A collage of poor housing conditions shows a variety of substandard living situations in San Luis Obispo, including garbage piled up in a yard, overloaded electrical sockets, an illegal garage conversion and a unit powered by a single electrical wire strung through the doorknob. City of San Luis Obispo

WHAT WENT WRONG WITH THE INSPECTION PROGRAM?

Despite being winning the support of some students and groups like Residents for Quality Neighborhoods, the inspection program caused an uproar in San Luis Obispo, where 62% of residents are renters — 63% of whom are cost-burdened, meaning they spend 30% or more of their income on housing, according to Census data.

Landlords were unhappy about having to pay inspection fees and feared being forced to make expensive fixes to their properties.

“This is a massive government overreach and a Fourth Amendment violation,” said David Baldwin, a San Luis Obispo rental property owner, at a 2016 meeting, according to a previous Tribune story. “You have personally raised rents for tenants in the city. If you reverse this decision, you will lower rents for tenants.”

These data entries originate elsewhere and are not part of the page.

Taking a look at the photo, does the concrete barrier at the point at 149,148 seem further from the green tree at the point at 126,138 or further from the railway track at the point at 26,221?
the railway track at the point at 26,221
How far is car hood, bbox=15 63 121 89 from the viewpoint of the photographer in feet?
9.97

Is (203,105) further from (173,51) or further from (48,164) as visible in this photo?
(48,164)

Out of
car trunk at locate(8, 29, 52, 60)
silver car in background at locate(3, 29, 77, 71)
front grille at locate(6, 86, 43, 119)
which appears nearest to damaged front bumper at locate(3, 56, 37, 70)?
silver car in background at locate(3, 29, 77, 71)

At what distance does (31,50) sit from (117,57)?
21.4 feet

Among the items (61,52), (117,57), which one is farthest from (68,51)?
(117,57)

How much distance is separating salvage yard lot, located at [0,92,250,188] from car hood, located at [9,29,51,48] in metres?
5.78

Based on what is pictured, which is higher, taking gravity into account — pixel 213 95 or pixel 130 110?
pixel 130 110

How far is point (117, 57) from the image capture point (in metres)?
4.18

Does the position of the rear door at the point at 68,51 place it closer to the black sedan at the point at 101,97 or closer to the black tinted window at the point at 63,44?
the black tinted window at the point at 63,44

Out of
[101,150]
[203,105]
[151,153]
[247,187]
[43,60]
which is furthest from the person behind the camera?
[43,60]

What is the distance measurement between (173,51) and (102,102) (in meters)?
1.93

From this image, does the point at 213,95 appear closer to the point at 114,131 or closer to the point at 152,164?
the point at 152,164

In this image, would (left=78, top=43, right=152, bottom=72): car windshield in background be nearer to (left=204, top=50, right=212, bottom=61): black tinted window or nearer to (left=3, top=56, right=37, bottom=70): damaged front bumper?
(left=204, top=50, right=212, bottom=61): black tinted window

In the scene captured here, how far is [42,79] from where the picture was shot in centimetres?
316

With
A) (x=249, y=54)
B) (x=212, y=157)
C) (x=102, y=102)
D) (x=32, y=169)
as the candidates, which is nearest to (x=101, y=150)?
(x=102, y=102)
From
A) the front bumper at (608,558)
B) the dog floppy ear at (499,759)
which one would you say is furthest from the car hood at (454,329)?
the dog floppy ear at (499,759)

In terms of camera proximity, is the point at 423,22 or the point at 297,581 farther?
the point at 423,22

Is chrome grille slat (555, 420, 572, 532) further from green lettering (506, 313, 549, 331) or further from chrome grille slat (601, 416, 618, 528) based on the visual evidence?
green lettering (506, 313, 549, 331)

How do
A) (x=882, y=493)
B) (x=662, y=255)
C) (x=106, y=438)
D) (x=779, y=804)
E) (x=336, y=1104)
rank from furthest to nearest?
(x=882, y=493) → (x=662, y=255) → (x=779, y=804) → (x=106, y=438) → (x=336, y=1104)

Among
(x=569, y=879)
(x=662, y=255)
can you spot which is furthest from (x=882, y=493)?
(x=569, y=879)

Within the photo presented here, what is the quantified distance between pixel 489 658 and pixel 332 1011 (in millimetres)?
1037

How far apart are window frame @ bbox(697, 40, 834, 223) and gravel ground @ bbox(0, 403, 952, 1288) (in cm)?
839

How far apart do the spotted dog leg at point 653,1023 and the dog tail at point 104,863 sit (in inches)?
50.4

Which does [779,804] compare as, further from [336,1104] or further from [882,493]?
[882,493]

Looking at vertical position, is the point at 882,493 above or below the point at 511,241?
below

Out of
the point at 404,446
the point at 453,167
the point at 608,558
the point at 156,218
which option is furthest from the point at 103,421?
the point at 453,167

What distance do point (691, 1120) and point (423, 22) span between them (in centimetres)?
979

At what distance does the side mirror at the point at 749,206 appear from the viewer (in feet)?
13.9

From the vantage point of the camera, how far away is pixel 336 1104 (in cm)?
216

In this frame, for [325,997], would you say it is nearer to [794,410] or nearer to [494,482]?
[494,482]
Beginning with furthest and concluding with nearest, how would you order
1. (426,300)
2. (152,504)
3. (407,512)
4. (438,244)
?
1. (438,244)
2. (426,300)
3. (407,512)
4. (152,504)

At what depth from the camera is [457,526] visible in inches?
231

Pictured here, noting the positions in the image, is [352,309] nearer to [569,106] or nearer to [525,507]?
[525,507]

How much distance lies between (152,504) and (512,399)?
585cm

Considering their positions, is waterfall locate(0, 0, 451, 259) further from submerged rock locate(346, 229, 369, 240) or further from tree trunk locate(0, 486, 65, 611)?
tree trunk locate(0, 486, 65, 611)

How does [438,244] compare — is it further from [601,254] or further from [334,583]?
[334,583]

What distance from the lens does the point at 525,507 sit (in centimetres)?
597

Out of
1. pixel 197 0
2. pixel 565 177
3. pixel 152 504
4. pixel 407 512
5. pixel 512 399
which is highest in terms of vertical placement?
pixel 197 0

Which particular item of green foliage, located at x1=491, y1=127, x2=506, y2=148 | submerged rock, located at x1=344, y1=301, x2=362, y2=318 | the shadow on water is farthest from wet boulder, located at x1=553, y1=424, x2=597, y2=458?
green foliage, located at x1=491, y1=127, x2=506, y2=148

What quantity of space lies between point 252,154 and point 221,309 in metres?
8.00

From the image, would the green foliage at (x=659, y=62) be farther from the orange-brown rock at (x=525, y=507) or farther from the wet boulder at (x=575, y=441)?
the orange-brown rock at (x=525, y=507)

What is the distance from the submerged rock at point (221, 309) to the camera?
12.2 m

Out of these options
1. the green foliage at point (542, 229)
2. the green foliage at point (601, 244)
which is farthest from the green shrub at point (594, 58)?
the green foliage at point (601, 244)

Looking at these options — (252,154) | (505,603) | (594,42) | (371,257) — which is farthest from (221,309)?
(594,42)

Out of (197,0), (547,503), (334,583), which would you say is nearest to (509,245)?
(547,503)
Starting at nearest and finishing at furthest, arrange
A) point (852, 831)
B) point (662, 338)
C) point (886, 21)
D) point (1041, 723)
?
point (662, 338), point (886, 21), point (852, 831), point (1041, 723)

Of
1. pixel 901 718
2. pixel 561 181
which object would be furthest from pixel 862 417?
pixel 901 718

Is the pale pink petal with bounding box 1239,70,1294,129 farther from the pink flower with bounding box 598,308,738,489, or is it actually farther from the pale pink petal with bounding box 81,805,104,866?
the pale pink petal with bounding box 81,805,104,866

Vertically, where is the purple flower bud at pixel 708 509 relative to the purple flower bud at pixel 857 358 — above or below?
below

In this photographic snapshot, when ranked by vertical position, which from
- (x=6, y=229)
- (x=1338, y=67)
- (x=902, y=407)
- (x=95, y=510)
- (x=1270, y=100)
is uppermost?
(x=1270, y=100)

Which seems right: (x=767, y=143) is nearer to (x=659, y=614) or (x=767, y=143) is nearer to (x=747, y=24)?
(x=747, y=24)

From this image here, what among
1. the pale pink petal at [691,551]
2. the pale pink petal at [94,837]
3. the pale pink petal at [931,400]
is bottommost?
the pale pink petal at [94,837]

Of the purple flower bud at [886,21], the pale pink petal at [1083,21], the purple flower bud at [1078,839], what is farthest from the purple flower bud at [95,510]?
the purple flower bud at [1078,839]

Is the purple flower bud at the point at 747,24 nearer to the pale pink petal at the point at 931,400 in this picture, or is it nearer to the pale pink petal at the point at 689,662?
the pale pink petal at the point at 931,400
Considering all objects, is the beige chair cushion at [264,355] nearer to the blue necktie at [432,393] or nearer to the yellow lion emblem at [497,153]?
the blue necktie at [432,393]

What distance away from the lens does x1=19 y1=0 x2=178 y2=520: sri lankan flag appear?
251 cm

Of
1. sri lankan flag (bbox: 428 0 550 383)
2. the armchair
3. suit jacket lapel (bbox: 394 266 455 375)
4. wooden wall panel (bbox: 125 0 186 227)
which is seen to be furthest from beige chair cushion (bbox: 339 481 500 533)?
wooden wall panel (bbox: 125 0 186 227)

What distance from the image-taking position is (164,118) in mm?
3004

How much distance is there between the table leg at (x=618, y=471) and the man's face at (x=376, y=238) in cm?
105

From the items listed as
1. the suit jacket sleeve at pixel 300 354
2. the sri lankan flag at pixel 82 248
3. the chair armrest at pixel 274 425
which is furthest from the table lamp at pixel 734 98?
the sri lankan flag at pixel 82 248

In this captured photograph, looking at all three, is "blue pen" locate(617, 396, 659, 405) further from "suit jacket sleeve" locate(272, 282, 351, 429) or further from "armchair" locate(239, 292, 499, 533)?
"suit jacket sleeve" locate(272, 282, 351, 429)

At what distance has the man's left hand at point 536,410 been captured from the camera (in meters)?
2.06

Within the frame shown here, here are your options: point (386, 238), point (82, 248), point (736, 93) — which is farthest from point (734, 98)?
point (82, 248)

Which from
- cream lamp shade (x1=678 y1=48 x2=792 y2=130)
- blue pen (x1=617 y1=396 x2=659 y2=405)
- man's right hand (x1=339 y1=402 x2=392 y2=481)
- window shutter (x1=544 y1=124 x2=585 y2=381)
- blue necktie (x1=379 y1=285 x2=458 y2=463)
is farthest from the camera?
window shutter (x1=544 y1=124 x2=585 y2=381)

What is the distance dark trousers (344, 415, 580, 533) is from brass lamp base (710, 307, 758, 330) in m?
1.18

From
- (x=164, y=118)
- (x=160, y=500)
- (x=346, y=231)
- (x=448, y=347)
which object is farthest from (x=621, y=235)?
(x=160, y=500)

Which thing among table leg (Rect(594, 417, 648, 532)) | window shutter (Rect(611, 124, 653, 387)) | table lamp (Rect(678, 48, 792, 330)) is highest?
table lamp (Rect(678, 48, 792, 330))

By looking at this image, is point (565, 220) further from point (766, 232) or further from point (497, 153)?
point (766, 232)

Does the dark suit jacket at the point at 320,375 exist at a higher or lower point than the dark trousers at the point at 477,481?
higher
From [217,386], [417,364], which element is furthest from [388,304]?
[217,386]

Tenants worried about losing their housing or having to pay higher rents if the program’s costs were passed on to them. They also feared they could be displaced if inspectors found significant violations or their landlords decided to take their units off the market rather than deal with inspections.

“That is the last thing anyone wants to do,” City Clerk Teresa Purrington, who was the city’s code enforcement supervisor in 2016, said of renter displacement at a council meeting that year. “We are prepared to work with the property owners to allow tenants to stay in their properties while repairs are being made as long as there are no immediate life safety issues in that unit.”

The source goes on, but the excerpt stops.